One decisive factor, and the point were various Libertarian fantasies about local currencies part company with reality, is the fact that you need something to tie all these local currencies together as well as acting as a fall back in the case of serious economic problems. In the past the feudal system (which ultimately meant the sharp end of lances! |-|) provided the backbone to support the whole system. Currently the Dollar (in America) and the Euro (in Europe) are providing the bedrock on which these currencies rely. Long term that means that such local currencies are tied to the fate of these currencies (and if you’ve been following recent events, that mightn’t be such a good idea! See my comments here and here).

Also, local currencies are prone to the same techniques used by currency speculators to prey on smaller currencies. The only thing stopping them going after Berkshares is the mere $800,000 in circulation not to mention the risk of pitch forks and banjo’s too said speculators ;D. However, if say New York were to adopt a local currency, they’d be all over it like Frat boys on a drunken cheerleader. So to be sustainable such local currencies would need to be supported by a strong national or international currency. Alternatively we could tie these local currencies to something redeemable, such as gold or silver, although that creates its own problems.

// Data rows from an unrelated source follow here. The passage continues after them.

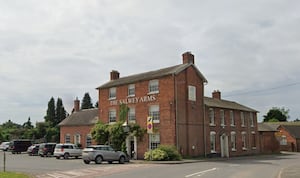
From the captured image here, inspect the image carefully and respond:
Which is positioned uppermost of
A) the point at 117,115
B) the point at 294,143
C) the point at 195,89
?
the point at 195,89

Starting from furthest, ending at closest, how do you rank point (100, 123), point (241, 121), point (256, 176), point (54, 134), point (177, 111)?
1. point (54, 134)
2. point (241, 121)
3. point (100, 123)
4. point (177, 111)
5. point (256, 176)

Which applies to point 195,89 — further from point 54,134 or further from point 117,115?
point 54,134

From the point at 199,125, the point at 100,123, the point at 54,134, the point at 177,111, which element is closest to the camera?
the point at 177,111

Perhaps another “globalist” solution is the idea of having four sets of currencies (see ecology of money), as proposed by economist Richard Douthwaite:
– An International Currency for international trade
– A series of national currencies for trade within individual nations
– Various user controlled currencies and
– A store-of value currency for savings and investments

Crucially the international currency would be linked to CO2 emissions or better yet linked to energy consumption, enabling its use to discourage the use of fossil fuels and encourage sustainable economic growth. The National exchange currencies would be used for buying and selling within a country, but cannot be used for storing savings. This allows the national authorities to simply print more money to match increased trade or restrict supply when the economy is overheating, without the negative effects that this behaviour would normally have on savings (as no savings would be held in these currencies).

The user controlled currencies would consist of a variety of Local Exchange Trading schemes (LETS), the aforementioned “time dollars” and a variety of other trading mechanisms. The store of value currency would be only available in fixed quantities. So if for example more shares are traded the need for this currency rises, as does its value which serves as a brake and prevents unsustainable growth. The goal of these currencies would be to keep international development going, but within the limits of what the planet can actually support, encourage economic activity to be as local as possible (where possible) and prevent unsustainable bubbles building.

My take on these ideas is that it’s this “thinking outside of the standard economic box” that’s most important. This is something we need to do more of. The current economic system is broke and we need to explore all possible options if we’re going to fix it. Economists need to realise that money isn’t everything, especially when it comes to economics. Money is only a mechanism for us to trade our good and labour from one person (or company or country) to another. Nothing more, nothing less. In theory we could get rid of all currencies altogether and there would still be an economy. After all we all need to eat, sleep, heat our homes and get around. The sole purpose currency and money serves is to facilitate such transactions. Economists fail to understand that money markets merely reflect economic reality, while they believe that they can create economic reality. As recent events have shown, while one can manipulate the markets and fool ones self into thinking you’ve defied the laws of economic gravity, unfortunately those same economic laws are as absolute as the laws actual laws of gravity themselves.